Because all forms of diabetes mellitus ultimately result from an inability of the pancreatic beta cells to provide sufficient quantities of insulin in response to a rise in blood sugar concentrations, this Wolfram patient stem cell model enables an analysis of a more specific pathway that leads to beta-cell failure in more prevalent forms of diabetes.  Furthermore, this strategy enables the testing of strategies to restore beta-cell function that may be applicable to all types of diabetes.

Susan L. Solomon of the New York Stem Cell Foundation, said, “Using stem cell technology, we were able to study a devastating condition to better understand what causes the diabetes syndromes as well as discover possible new drug targets.”

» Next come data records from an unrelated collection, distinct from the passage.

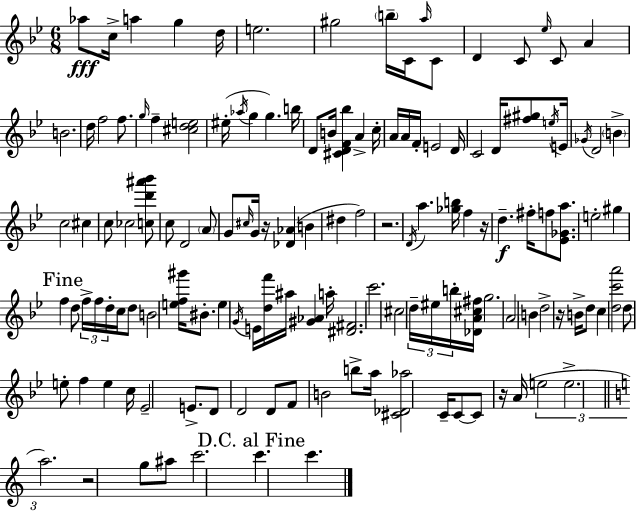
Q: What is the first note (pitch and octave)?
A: Ab5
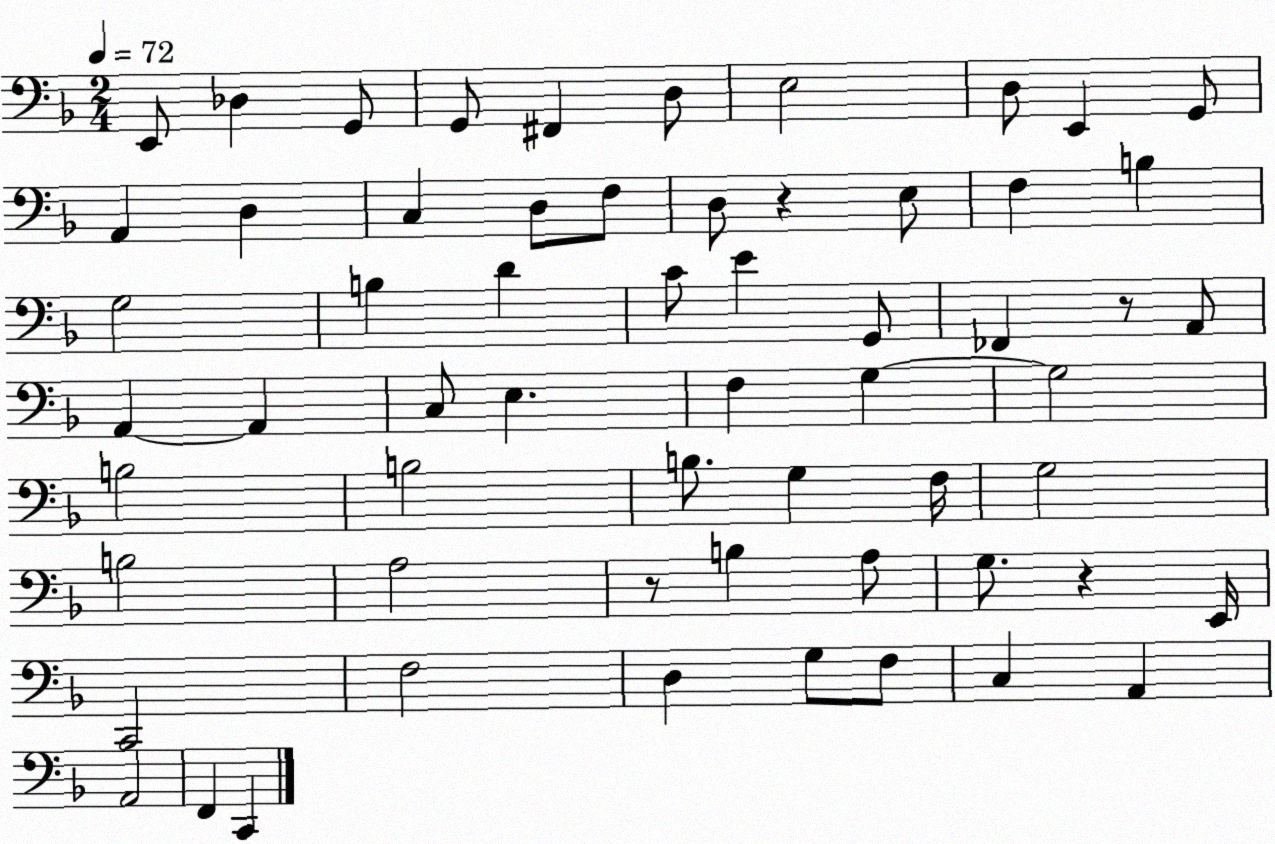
X:1
T:Untitled
M:2/4
L:1/4
K:F
E,,/2 _D, G,,/2 G,,/2 ^F,, D,/2 E,2 D,/2 E,, G,,/2 A,, D, C, D,/2 F,/2 D,/2 z E,/2 F, B, G,2 B, D C/2 E G,,/2 _F,, z/2 A,,/2 A,, A,, C,/2 E, F, G, G,2 B,2 B,2 B,/2 G, F,/4 G,2 B,2 A,2 z/2 B, A,/2 G,/2 z E,,/4 C,,2 F,2 D, G,/2 F,/2 C, A,, A,,2 F,, C,,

Rudolph L. Leibel, a professor of diabetes research and co-author of this study, said, “This report highlights again the utility of close examination of rare disorders as a path to elucidating more common ones.  Our ability to create functional insulin-producing cells using stem cell techniques on skin cells from patients with Wolfram’s syndrome has helped to uncover the role of ER stress in the pathogenesis of diabetes.  The use of drugs that reduce such stress may prove useful in the prevention and treatment of diabetes.”

The ERAD response seems to play a role in the survival of insulin-producing beta cells in both type 1 and type 2 diabetes.  The ERAD response opposes the stress of the immune assault in type 1 diabetes and the metabolic stress of high blood glucose levels in both types of diabetes.  When the ERAD response fails, cell death ensues and this reduces the number of insulin-producing cells.